*What is being asked:*
Repeat the records below word for word, but start at the line that contains "What magnitude of", stop after the last line, and include nothing else.

-- begin --

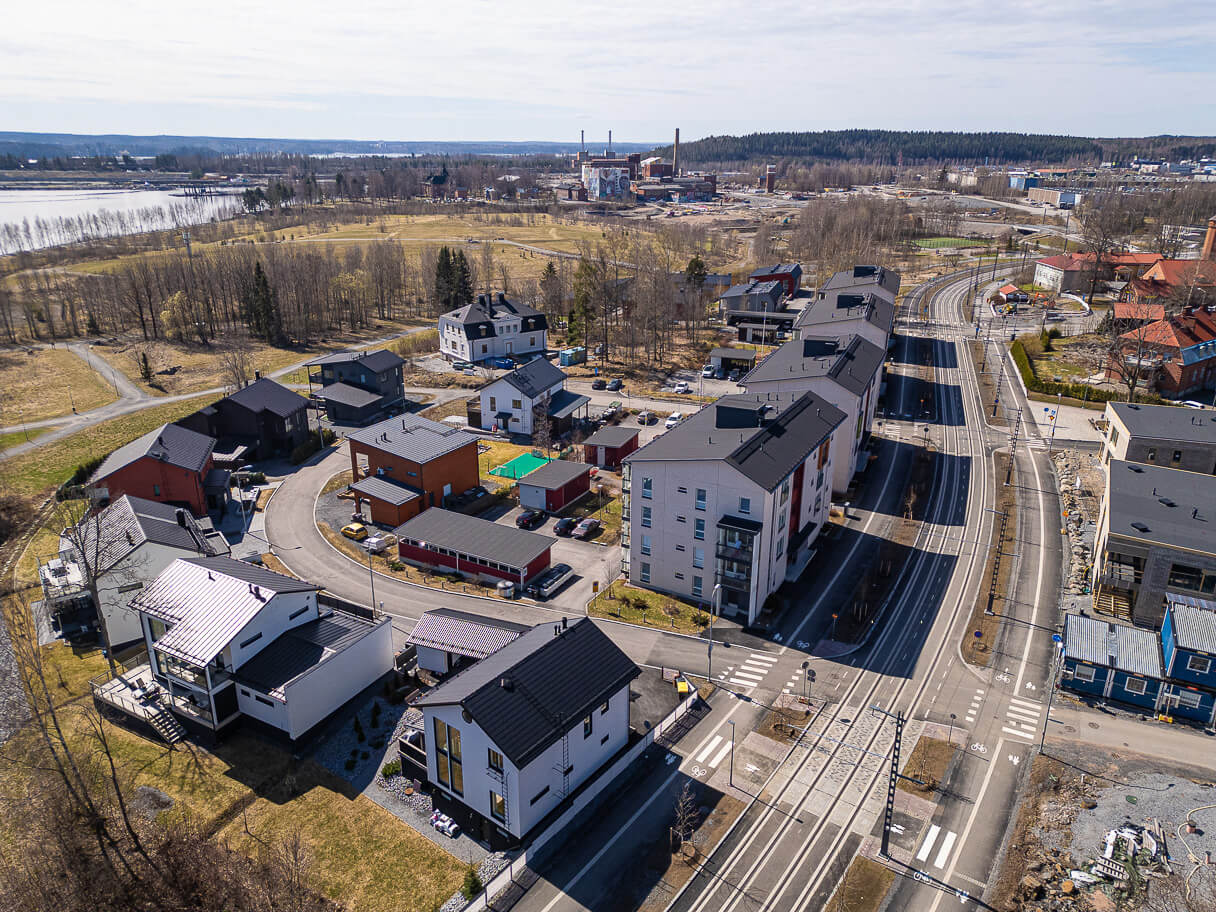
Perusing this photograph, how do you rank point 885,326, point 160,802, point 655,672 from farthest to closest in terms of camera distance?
point 885,326 → point 655,672 → point 160,802

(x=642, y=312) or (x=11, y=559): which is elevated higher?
(x=642, y=312)

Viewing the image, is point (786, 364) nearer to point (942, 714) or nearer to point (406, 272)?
point (942, 714)

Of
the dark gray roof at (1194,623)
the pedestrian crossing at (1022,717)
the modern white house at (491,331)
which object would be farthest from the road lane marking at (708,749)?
the modern white house at (491,331)

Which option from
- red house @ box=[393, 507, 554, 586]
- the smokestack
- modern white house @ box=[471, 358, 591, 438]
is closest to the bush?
red house @ box=[393, 507, 554, 586]

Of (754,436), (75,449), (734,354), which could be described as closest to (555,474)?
(754,436)

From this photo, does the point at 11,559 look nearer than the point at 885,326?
Yes

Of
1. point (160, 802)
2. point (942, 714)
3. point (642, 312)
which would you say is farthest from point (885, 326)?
point (160, 802)

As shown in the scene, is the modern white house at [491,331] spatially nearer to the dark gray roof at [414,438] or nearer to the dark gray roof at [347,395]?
the dark gray roof at [347,395]
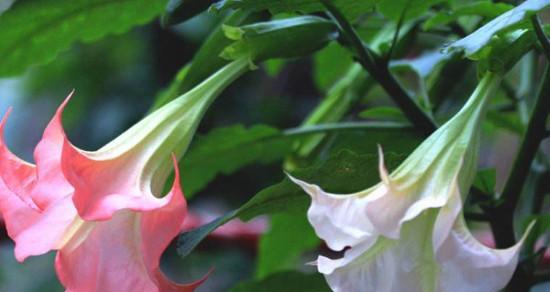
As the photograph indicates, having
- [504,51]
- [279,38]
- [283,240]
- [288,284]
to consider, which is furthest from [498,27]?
[283,240]

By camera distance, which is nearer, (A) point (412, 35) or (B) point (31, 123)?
(A) point (412, 35)

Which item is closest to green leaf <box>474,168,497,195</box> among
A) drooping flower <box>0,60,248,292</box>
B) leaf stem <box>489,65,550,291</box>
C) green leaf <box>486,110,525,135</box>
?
leaf stem <box>489,65,550,291</box>

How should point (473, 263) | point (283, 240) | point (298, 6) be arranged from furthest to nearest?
1. point (283, 240)
2. point (298, 6)
3. point (473, 263)

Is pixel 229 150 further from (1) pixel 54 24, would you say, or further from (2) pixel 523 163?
(2) pixel 523 163

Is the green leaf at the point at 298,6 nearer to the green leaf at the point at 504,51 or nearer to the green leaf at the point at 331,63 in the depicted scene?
the green leaf at the point at 504,51

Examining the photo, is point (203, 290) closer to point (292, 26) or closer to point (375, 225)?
point (292, 26)

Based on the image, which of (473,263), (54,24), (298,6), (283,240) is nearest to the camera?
(473,263)

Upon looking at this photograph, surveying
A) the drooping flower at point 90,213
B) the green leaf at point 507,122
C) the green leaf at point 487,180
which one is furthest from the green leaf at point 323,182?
the green leaf at point 507,122

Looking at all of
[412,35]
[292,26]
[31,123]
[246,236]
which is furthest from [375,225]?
[31,123]
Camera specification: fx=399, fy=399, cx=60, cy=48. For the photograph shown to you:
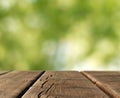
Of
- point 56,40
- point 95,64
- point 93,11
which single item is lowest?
point 95,64

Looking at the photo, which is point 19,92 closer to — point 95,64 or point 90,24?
point 95,64

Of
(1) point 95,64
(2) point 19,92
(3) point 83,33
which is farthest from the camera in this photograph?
(3) point 83,33

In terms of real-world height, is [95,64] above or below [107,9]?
below

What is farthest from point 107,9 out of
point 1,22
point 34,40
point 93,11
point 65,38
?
point 1,22

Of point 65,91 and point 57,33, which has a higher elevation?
point 57,33

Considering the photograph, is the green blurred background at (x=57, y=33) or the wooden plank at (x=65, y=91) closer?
the wooden plank at (x=65, y=91)

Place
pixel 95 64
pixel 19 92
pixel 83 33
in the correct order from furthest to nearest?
1. pixel 83 33
2. pixel 95 64
3. pixel 19 92

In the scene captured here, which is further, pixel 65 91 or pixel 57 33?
pixel 57 33

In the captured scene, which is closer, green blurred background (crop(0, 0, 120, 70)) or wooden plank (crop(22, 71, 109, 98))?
wooden plank (crop(22, 71, 109, 98))
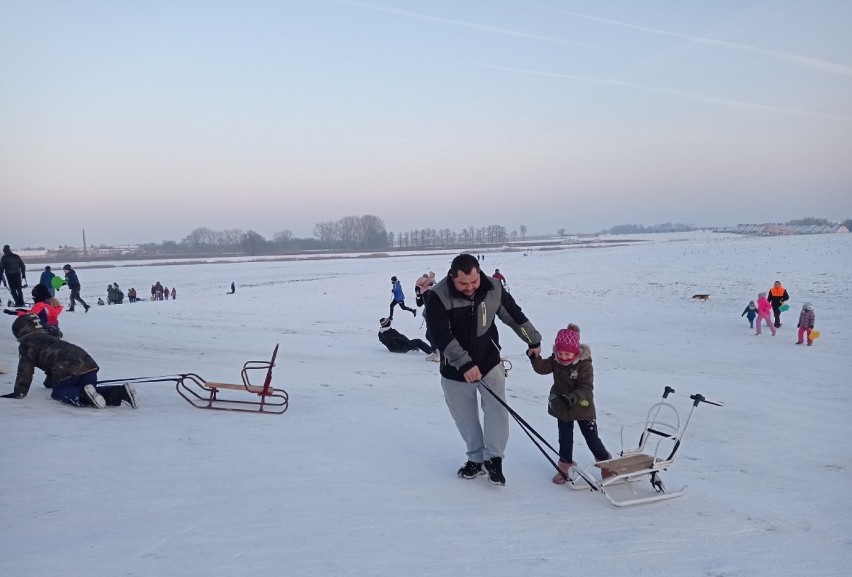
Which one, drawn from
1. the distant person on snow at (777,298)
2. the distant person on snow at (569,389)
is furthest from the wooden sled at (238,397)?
the distant person on snow at (777,298)

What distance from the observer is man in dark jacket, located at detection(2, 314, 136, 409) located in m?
6.80

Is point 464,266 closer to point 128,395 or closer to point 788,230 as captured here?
point 128,395

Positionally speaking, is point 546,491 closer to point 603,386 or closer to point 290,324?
point 603,386

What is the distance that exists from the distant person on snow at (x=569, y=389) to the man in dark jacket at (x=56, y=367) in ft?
17.5

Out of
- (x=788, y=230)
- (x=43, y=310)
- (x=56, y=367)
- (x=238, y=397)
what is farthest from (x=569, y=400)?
(x=788, y=230)

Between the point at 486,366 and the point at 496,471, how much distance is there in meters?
0.94

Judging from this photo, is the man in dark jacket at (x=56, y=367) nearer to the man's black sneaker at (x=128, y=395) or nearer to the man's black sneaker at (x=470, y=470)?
the man's black sneaker at (x=128, y=395)

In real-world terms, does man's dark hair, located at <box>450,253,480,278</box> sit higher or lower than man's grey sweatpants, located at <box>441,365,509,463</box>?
higher

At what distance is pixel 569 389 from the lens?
17.0ft

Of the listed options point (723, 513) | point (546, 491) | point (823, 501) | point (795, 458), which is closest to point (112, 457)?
point (546, 491)

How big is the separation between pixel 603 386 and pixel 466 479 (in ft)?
19.9

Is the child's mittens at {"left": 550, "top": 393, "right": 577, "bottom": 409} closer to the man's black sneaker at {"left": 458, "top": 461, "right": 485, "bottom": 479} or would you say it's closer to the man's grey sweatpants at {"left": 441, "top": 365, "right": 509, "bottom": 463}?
the man's grey sweatpants at {"left": 441, "top": 365, "right": 509, "bottom": 463}

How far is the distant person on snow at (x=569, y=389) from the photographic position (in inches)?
199

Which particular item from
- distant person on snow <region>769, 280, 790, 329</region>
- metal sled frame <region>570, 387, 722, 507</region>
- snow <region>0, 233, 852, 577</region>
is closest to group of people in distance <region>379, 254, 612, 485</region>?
metal sled frame <region>570, 387, 722, 507</region>
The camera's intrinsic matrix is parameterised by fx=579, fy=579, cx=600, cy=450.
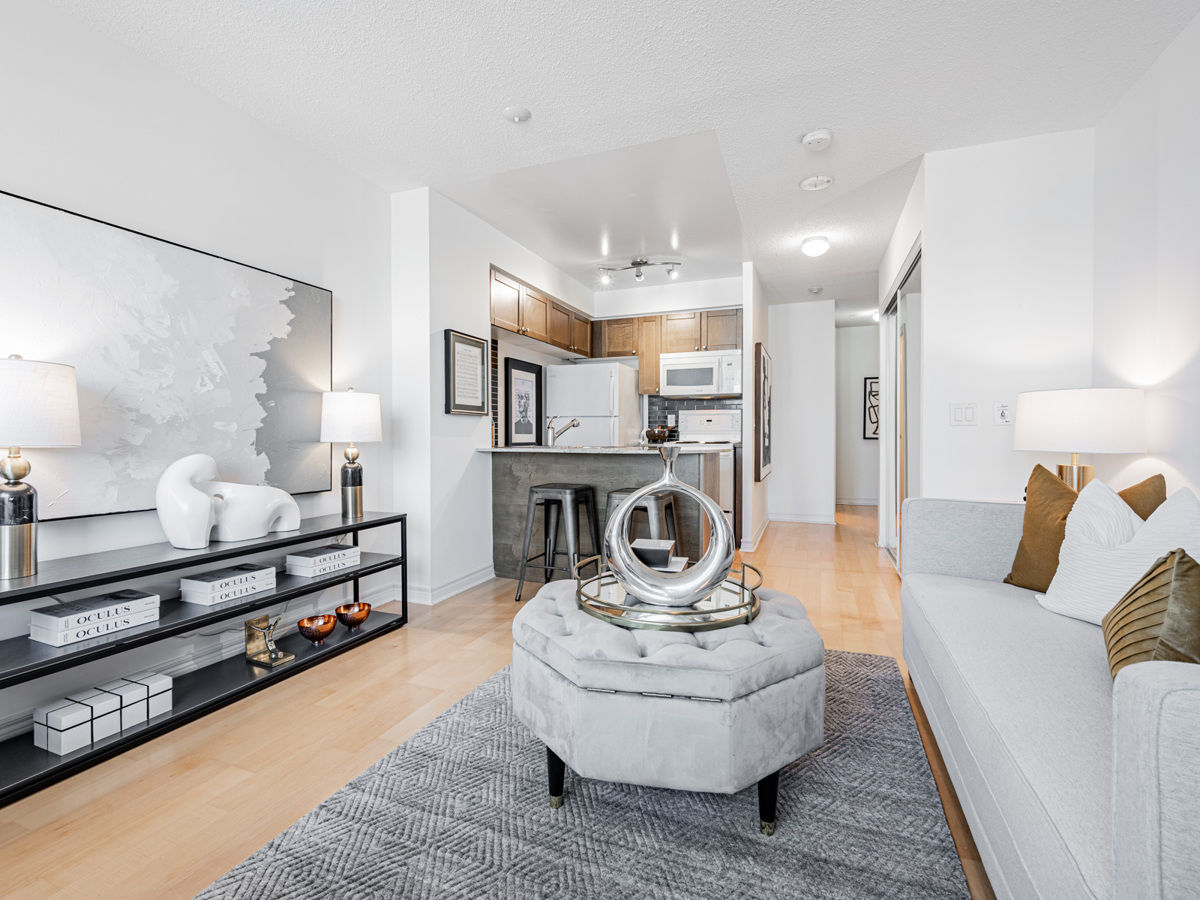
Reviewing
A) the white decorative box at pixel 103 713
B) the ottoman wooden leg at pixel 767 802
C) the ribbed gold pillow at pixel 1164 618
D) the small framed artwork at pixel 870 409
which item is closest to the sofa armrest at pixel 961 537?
the ribbed gold pillow at pixel 1164 618

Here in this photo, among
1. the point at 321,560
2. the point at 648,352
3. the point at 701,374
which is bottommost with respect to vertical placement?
the point at 321,560

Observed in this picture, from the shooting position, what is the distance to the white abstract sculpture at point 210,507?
6.98 ft

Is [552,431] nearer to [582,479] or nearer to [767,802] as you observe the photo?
[582,479]

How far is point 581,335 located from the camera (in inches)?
225

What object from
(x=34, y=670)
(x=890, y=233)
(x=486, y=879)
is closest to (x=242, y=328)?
(x=34, y=670)

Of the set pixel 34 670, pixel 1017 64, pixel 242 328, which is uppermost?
pixel 1017 64

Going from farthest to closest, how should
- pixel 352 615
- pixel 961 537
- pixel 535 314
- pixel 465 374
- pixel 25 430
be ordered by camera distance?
1. pixel 535 314
2. pixel 465 374
3. pixel 352 615
4. pixel 961 537
5. pixel 25 430

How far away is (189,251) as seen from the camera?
2312mm

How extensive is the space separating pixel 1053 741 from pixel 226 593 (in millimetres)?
2515

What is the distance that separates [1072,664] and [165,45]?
3.46 meters

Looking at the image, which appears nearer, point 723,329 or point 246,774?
point 246,774

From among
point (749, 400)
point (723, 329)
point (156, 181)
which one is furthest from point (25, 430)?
point (723, 329)

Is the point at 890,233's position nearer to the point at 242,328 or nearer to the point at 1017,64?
the point at 1017,64

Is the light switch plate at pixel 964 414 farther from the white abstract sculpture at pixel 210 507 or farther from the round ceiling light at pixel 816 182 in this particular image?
the white abstract sculpture at pixel 210 507
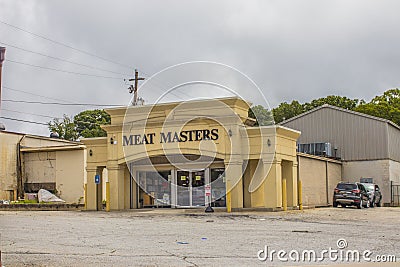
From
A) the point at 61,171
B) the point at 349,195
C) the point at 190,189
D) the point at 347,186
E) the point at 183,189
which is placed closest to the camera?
the point at 190,189

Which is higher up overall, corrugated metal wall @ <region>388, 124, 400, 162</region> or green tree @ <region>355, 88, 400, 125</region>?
green tree @ <region>355, 88, 400, 125</region>

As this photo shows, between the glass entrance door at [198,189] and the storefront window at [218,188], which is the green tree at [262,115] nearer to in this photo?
the storefront window at [218,188]

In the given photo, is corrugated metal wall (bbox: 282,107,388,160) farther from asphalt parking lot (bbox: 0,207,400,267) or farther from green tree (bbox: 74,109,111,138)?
green tree (bbox: 74,109,111,138)

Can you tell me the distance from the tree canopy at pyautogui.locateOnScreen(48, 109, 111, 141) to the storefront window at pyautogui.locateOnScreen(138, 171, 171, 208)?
40.2 metres

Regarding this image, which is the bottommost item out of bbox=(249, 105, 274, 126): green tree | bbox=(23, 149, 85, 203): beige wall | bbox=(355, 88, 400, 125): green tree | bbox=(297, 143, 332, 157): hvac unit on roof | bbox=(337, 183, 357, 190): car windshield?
bbox=(337, 183, 357, 190): car windshield

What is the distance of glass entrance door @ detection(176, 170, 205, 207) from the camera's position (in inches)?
1240

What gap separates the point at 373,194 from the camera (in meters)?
39.3

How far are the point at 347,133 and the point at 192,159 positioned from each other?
61.8 feet

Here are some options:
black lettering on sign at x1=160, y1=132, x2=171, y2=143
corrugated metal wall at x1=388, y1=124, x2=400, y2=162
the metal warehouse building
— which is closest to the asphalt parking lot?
black lettering on sign at x1=160, y1=132, x2=171, y2=143

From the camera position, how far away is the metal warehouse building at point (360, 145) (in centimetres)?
4444

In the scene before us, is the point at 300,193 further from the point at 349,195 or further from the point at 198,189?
the point at 198,189

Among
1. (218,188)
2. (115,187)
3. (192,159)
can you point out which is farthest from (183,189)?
(115,187)

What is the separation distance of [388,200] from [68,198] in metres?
23.5

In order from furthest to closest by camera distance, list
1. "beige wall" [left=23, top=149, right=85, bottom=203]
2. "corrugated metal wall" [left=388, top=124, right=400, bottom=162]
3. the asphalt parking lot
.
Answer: "corrugated metal wall" [left=388, top=124, right=400, bottom=162], "beige wall" [left=23, top=149, right=85, bottom=203], the asphalt parking lot
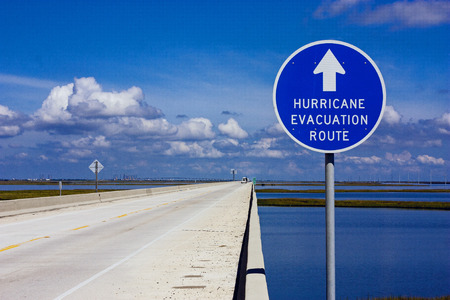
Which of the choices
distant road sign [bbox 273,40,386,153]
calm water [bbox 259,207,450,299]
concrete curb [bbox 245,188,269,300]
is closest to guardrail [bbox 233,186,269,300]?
concrete curb [bbox 245,188,269,300]

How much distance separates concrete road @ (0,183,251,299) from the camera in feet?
32.1

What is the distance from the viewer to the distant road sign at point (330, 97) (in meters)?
3.96

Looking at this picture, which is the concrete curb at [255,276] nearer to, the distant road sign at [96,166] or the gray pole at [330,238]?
the gray pole at [330,238]

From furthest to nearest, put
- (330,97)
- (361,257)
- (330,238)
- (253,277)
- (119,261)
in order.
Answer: (361,257), (119,261), (253,277), (330,97), (330,238)

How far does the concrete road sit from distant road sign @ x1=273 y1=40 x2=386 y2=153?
5.77m

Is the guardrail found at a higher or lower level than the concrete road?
higher

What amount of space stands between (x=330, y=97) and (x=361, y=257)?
33.1 metres

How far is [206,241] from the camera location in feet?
56.3

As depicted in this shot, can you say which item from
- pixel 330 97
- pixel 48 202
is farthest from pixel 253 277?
pixel 48 202

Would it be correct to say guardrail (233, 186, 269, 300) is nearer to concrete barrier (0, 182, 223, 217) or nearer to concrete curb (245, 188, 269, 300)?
concrete curb (245, 188, 269, 300)

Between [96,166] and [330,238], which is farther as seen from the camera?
[96,166]

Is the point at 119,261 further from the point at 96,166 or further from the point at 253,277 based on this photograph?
the point at 96,166

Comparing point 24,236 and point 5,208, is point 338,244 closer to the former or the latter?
point 5,208

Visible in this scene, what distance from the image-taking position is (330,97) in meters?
3.97
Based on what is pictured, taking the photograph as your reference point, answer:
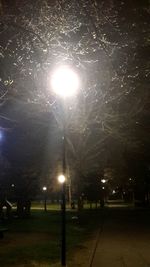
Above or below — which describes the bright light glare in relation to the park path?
above

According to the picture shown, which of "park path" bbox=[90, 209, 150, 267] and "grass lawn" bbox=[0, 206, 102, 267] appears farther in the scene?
"park path" bbox=[90, 209, 150, 267]

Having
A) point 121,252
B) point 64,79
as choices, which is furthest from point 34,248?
point 64,79

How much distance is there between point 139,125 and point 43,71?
20.9 metres

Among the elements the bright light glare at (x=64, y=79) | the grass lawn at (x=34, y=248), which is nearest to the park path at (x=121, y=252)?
the grass lawn at (x=34, y=248)

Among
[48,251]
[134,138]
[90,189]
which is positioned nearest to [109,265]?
[48,251]

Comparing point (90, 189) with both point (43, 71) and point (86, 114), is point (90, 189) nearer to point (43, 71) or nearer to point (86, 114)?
point (86, 114)

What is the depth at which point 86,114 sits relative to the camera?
30.5 m

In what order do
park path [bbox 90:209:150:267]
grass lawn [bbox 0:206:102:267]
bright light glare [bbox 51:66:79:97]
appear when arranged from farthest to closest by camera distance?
park path [bbox 90:209:150:267] < grass lawn [bbox 0:206:102:267] < bright light glare [bbox 51:66:79:97]

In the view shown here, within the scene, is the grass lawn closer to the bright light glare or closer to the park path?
the park path

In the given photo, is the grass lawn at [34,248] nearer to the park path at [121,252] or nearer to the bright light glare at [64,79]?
the park path at [121,252]

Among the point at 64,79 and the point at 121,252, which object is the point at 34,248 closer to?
the point at 121,252

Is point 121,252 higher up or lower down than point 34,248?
lower down

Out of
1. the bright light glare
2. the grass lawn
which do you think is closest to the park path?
the grass lawn

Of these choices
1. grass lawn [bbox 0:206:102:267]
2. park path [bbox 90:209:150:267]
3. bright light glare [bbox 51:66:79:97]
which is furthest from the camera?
park path [bbox 90:209:150:267]
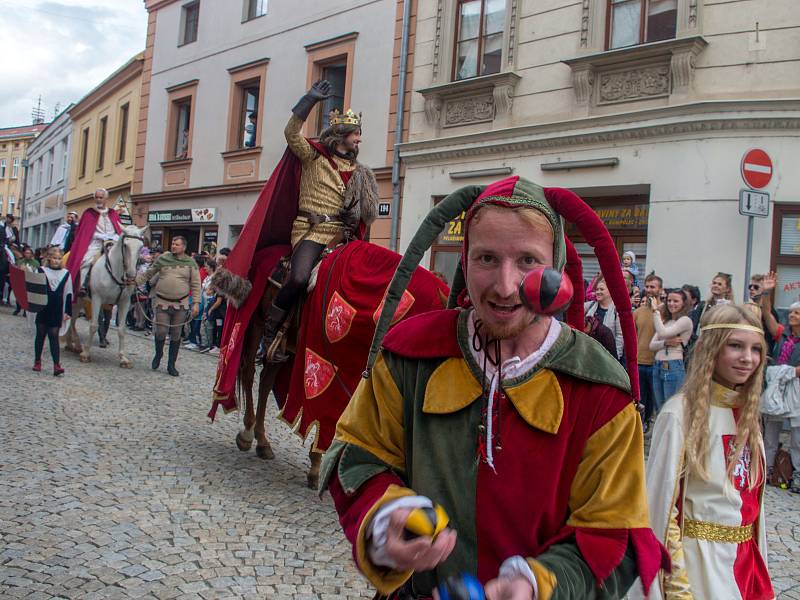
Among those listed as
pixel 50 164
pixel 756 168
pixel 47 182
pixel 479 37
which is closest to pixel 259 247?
pixel 756 168

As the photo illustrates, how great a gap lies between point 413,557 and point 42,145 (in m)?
40.8

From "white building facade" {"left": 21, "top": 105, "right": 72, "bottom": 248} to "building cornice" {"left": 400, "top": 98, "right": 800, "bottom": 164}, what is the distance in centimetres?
2329

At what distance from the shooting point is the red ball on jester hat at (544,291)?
1362 mm

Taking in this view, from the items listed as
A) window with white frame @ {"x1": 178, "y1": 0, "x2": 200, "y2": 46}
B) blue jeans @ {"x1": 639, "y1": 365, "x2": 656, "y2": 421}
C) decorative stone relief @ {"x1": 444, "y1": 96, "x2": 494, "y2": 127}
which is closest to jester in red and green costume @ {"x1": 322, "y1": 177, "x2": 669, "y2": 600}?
blue jeans @ {"x1": 639, "y1": 365, "x2": 656, "y2": 421}

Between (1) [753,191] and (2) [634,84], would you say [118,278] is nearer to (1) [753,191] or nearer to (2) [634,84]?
(2) [634,84]

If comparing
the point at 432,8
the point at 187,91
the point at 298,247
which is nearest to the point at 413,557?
the point at 298,247

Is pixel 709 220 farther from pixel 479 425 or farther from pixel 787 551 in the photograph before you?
pixel 479 425

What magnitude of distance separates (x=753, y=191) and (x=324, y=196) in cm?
508

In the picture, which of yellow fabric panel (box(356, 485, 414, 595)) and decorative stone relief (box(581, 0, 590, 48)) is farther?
decorative stone relief (box(581, 0, 590, 48))

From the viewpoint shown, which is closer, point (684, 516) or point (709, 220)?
point (684, 516)

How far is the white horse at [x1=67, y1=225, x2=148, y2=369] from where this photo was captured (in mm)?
10117

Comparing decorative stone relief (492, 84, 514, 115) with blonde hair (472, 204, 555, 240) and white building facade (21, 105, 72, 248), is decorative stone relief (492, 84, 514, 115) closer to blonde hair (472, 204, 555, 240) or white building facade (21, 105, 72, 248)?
blonde hair (472, 204, 555, 240)

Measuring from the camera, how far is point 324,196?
507 centimetres

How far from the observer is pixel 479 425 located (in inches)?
59.3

-- end --

*Result for this exercise:*
What magnitude of distance separates (x=753, y=191) and (x=324, y=196) in cm?
508

In the picture, which of yellow fabric panel (box(356, 485, 414, 595)) and decorative stone relief (box(581, 0, 590, 48)) is farther?
decorative stone relief (box(581, 0, 590, 48))

From the viewpoint shown, which is closer, point (684, 516) or point (709, 220)?
point (684, 516)

How far is the white horse at [x1=67, y1=225, x2=148, y2=369] from where this photo was captured (in mm)?
10117

Comparing decorative stone relief (492, 84, 514, 115) with blonde hair (472, 204, 555, 240) and white building facade (21, 105, 72, 248), is decorative stone relief (492, 84, 514, 115) closer to blonde hair (472, 204, 555, 240) or white building facade (21, 105, 72, 248)?
blonde hair (472, 204, 555, 240)

Measuring from the camera, how far is point 324,196?
507 centimetres

How far from the observer is pixel 479 425 located (in inches)?
59.3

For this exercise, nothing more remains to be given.